NYFI Wins NYC’s Reinventing Payphones Contest
March 17, 2013 by Dave Haynes
A slim digital tower with swappable modules that makes free WiFi ubiquitous has won New York City’s Reinventing the Payphone – the winner weirdly selected based on a public vote via Facebook.
Democratic, sure. Best method to award on merit, strategy and feasibility? Hmmm.
Anyway, the NYFI is intended to be, says the city’s Tumblr blog, “an interactive portal to public information, goods, and services, a hub for free wireless internet access, and an open infrastructure for future applications.”

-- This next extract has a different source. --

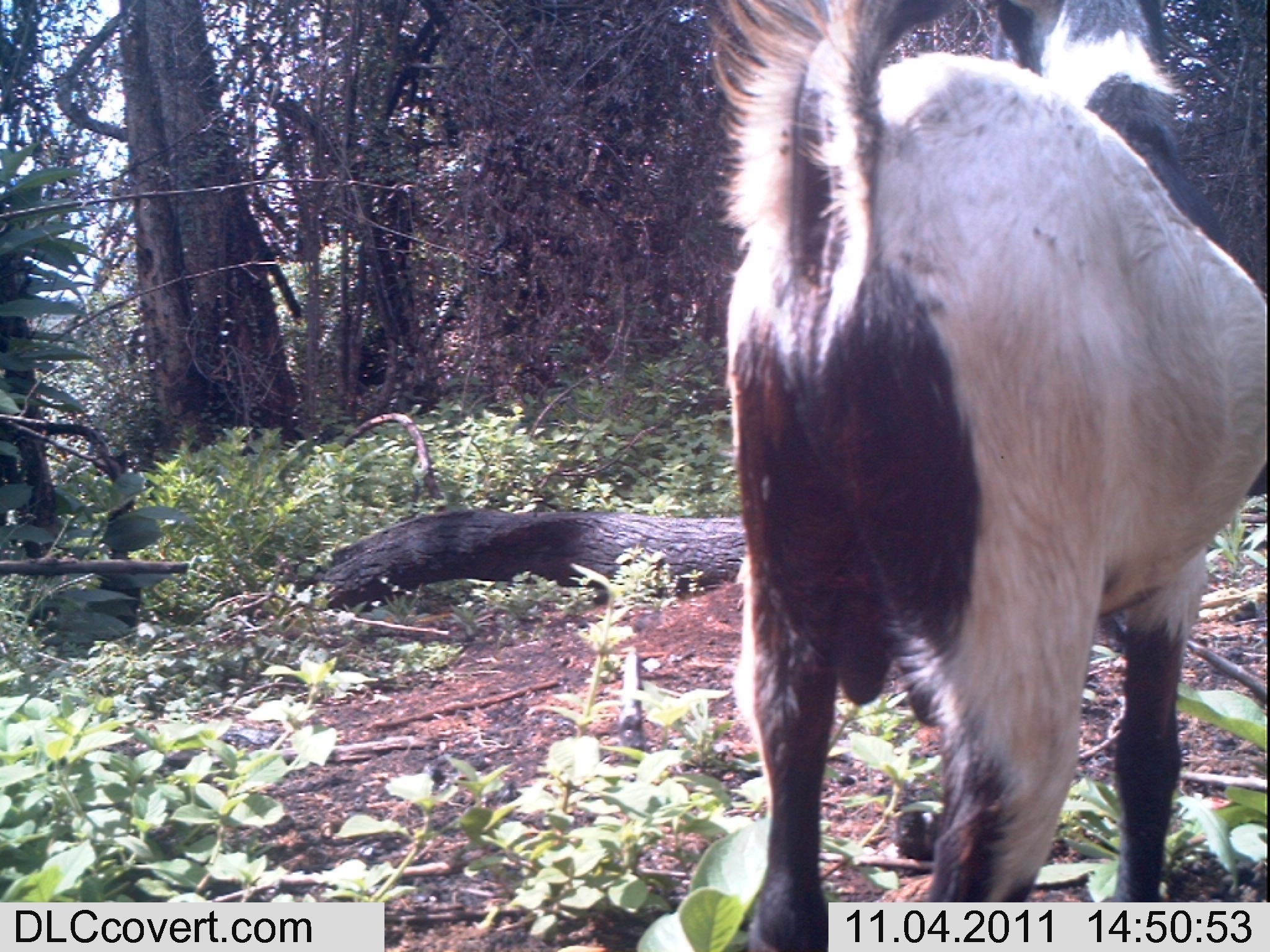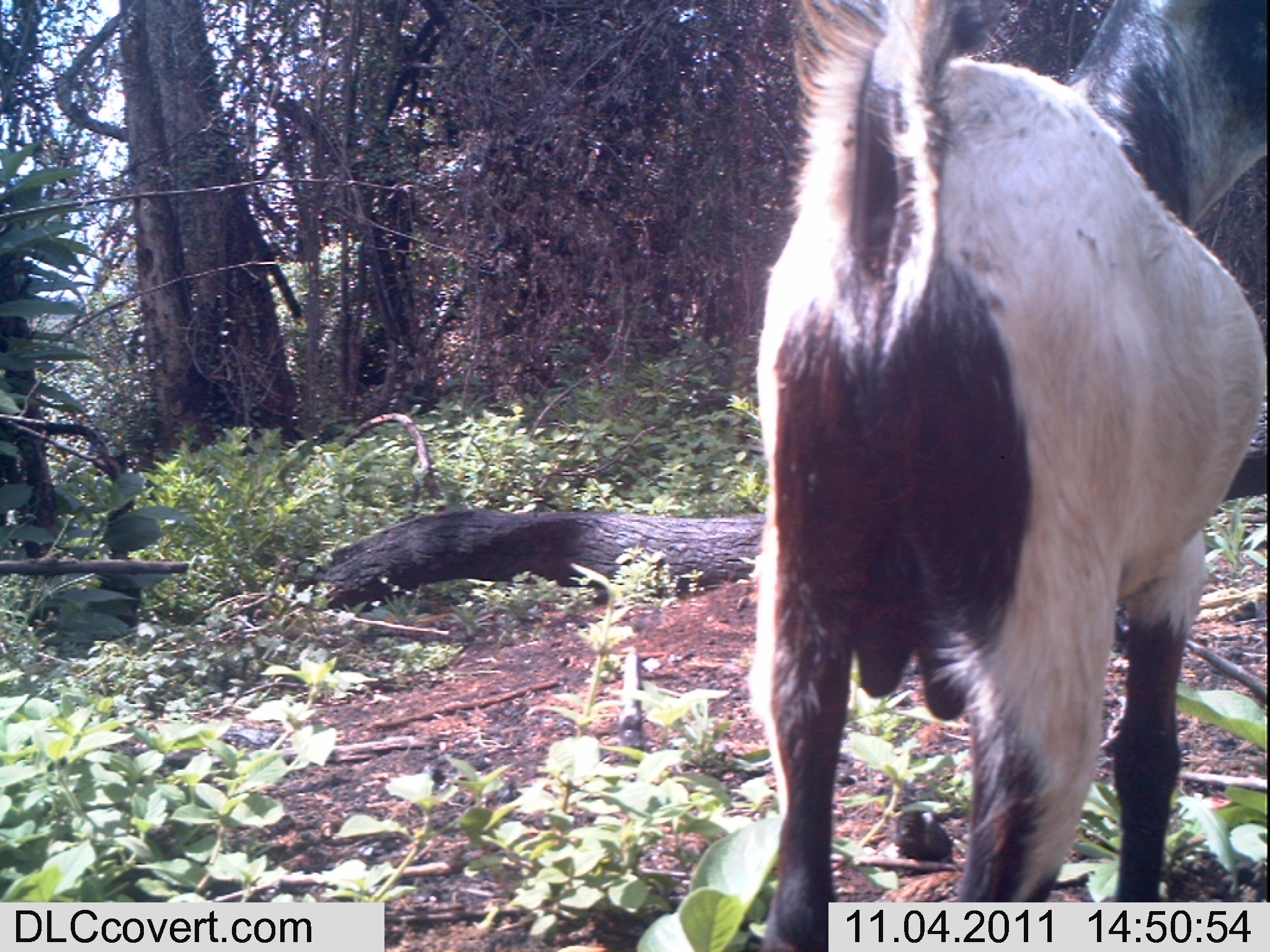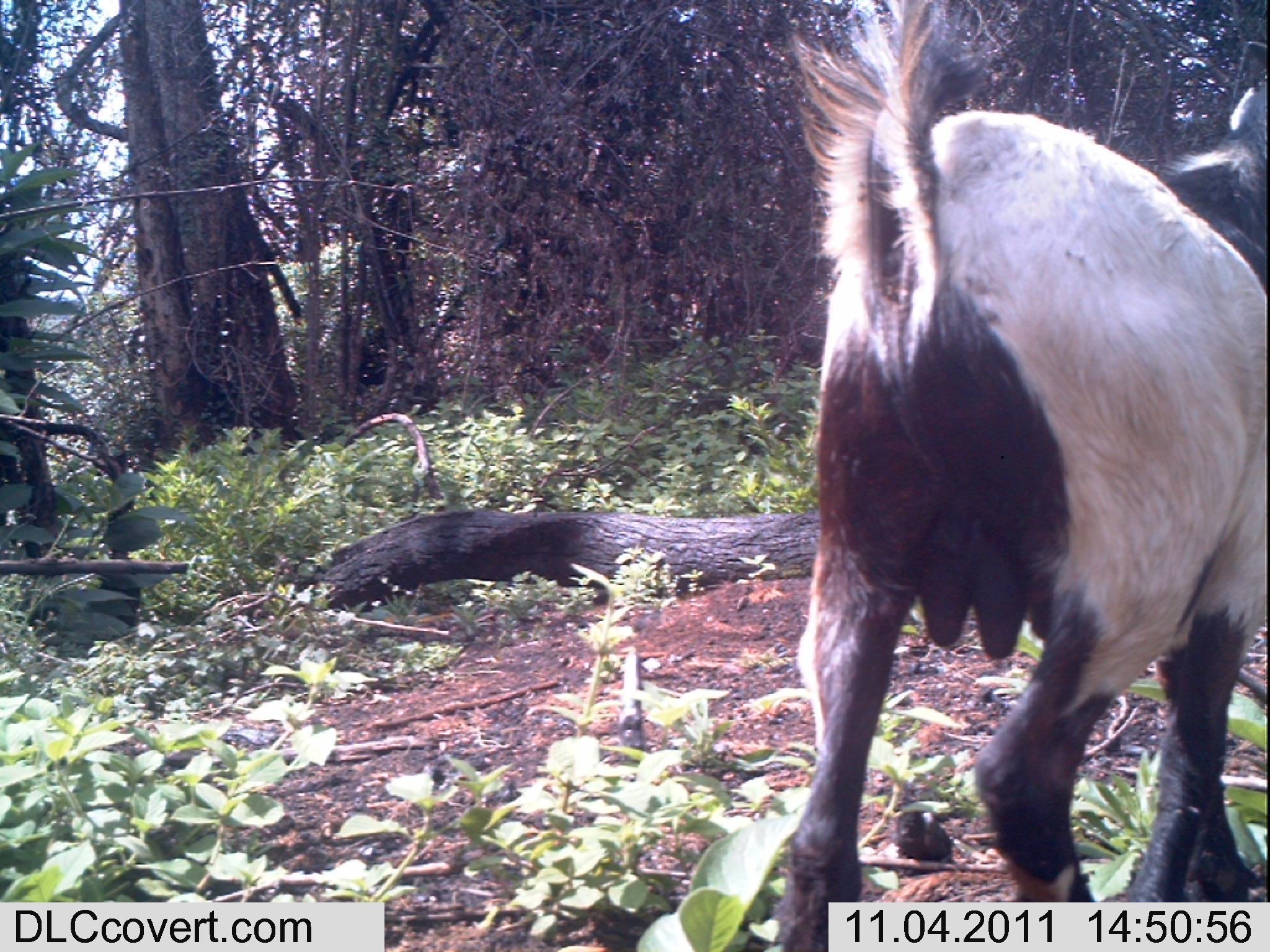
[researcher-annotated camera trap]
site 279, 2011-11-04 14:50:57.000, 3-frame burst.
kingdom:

The NYFi features two interfaces and a simple touch activates the height sensitive interactive zone on either face. Two models of the NYFi are proposed: a ten foot model for commercial and manufacturing districts and a smaller model for residential and historic districts where payphones have not traditionally been permitted. When not in use, the default display in commercial areas is interactive advertising and, in residential neighborhoods, way-finding and local interest posts. Its narrow profile minimizes sidewalk obstruction and improves safety and storefront visibility.
As an all-around communications hub, the NYFi has every expanding uses due to an open software platform that takes advantage of apps already created for smartphones and tablets. The combination of NYFi’s modular hardware and flexible software can replace the hodgepodge of single-function street appliances that currently litter the sidewalk such as bus ticket machines, Muni Meters, MetroCard machines, assistance kiosks, bicycle share stations and of course, payphones. In this way, these nodes can be modified and upgraded over time to adapt to the changing needs of the city and take advantage of new technologies that will emerge.
I think the modular piece is clever, though I wonder on a street that has parking meters and bike share stations and ticket machines how this unit would consolidate all that.
I also wonder whether this will ever get past the imagineering stage.